Il Tribunale nelle precedenti occasioni, concessa l'inibitoria aveva
rigettato le domande formulate nei confronti della NA e della RA, per non essere
queste ultime parti in causa e per essere le domande stesse non proponibili in
sede cautelare.
Si potrebbe però dire che nessuno aveva, in casi precedenti, richiesto mai al
Tribunale, sia pure in subordine, di ordinare alla RA di revocare l'assegnazione
del DN e registrarlo a nome della ricorrente.
Una tale domanda subordinata, però, non può certo aver determinato la svolta
data al tema dal Tribunale di Firenze rispetto alla precedente giurisprudenza
che, come precisa A.Palazzolo (Il diritto del titolare
del marchio, in InterLex - agosto 2000) "si era sempre occupata della
questione in termini di concorrenza sleale e dei profili di carattere
processuale" (in realtà si trattava di profili relativi ai presupposti e
soprattutto alle condizioni dell'azione dal punto di vista sostanziale e cioè
all'interesse ad agire come lesione; cfr S. Satta op. cit. pag.109) "e mai
come nel caso in esame della questione del diritto in capo al titolare del
marchio di registrare un corrispondente nome di dominio".
Si sarebbe passati cioè dalla questione in merito a un diritto negativo di
impedire che terzi adoperino un DN confondibile, alla considerazione di un
positivo diritto ad ottenere un DN corrispondente al marchio.
A tali considerazioni si può agevolmente rispondere, sulla base del rapporto
con i precedenti, che il Tribunale di Firenze ha voluto cercare e trovare il
punto nevralgico della questione in maniera da arrivare alla riaffermazione del
principio di legalità, rifiutando intransigentemente qualsiasi apertura
all'interpretazione e senza curarsi di approfondire, in maniera logicamente
conseguente, il problema della tutelabilità o meno di un interesse al DN (cfr supra
§ 3.2, 3.3), tanto è vero che si è guardato bene dal considerare l'argomento
sotto il profilo dell'unicità del DN pur da lui citato tra le regole di naming.

• Compito breve 1: Nel listato, rinomina "Untitled" in "Senza titolo" senza modificare nient'altro.

• Listato estratto:
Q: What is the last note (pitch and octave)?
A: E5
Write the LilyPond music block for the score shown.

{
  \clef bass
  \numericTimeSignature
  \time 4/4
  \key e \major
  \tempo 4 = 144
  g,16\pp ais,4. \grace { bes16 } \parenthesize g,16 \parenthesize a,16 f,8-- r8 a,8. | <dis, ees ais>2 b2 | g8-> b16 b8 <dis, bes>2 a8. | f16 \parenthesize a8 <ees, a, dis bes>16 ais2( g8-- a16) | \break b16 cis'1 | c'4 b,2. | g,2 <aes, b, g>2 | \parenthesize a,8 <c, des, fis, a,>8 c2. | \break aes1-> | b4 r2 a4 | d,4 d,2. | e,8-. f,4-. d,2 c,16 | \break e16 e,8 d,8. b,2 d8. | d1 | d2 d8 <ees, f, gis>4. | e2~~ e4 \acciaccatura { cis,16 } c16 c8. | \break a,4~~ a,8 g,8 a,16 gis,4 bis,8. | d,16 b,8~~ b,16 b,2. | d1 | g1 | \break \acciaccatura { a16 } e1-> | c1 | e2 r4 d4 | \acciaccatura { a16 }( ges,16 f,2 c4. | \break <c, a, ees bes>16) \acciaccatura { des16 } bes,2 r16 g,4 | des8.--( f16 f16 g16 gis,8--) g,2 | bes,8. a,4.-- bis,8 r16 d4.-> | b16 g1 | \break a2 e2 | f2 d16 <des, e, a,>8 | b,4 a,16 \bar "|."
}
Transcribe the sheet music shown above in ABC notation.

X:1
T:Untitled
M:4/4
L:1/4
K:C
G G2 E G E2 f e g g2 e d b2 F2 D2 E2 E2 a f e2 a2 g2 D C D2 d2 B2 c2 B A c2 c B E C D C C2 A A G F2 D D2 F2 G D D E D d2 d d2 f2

• Compito breve 2: Trascrivi alla lettera il passo del testo sui nomi di dominio che comincia con "Il Tribunale nelle" e termina con "nome della ricorrente.".

• Risposta corretta 1:
Q: What is the last note (pitch and octave)?
A: E5
Write the LilyPond music block for the score shown.

{
  \clef bass
  \numericTimeSignature
  \time 4/4
  \key e \major
  \tempo 4 = 144
  g,16\pp ais,4. \grace { bes16 } \parenthesize g,16 \parenthesize a,16 f,8-- r8 a,8. | <dis, ees ais>2 b2 | g8-> b16 b8 <dis, bes>2 a8. | f16 \parenthesize a8 <ees, a, dis bes>16 ais2( g8-- a16) | \break b16 cis'1 | c'4 b,2. | g,2 <aes, b, g>2 | \parenthesize a,8 <c, des, fis, a,>8 c2. | \break aes1-> | b4 r2 a4 | d,4 d,2. | e,8-. f,4-. d,2 c,16 | \break e16 e,8 d,8. b,2 d8. | d1 | d2 d8 <ees, f, gis>4. | e2~~ e4 \acciaccatura { cis,16 } c16 c8. | \break a,4~~ a,8 g,8 a,16 gis,4 bis,8. | d,16 b,8~~ b,16 b,2. | d1 | g1 | \break \acciaccatura { a16 } e1-> | c1 | e2 r4 d4 | \acciaccatura { a16 }( ges,16 f,2 c4. | \break <c, a, ees bes>16) \acciaccatura { des16 } bes,2 r16 g,4 | des8.--( f16 f16 g16 gis,8--) g,2 | bes,8. a,4.-- bis,8 r16 d4.-> | b16 g1 | \break a2 e2 | f2 d16 <des, e, a,>8 | b,4 a,16 \bar "|."
}
Transcribe the sheet music shown above in ABC notation.

X:1
T:Senza titolo
M:4/4
L:1/4
K:C
G G2 E G E2 f e g g2 e d b2 F2 D2 E2 E2 a f e2 a2 g2 D C D2 d2 B2 c2 B A c2 c B E C D C C2 A A G F2 D D2 F2 G D D E D d2 d d2 f2

• Risposta corretta 2:
Il Tribunale nelle precedenti occasioni, concessa l'inibitoria aveva
rigettato le domande formulate nei confronti della NA e della RA, per non essere
queste ultime parti in causa e per essere le domande stesse non proponibili in
sede cautelare.
Si potrebbe però dire che nessuno aveva, in casi precedenti, richiesto mai al
Tribunale, sia pure in subordine, di ordinare alla RA di revocare l'assegnazione
del DN e registrarlo a nome della ricorrente.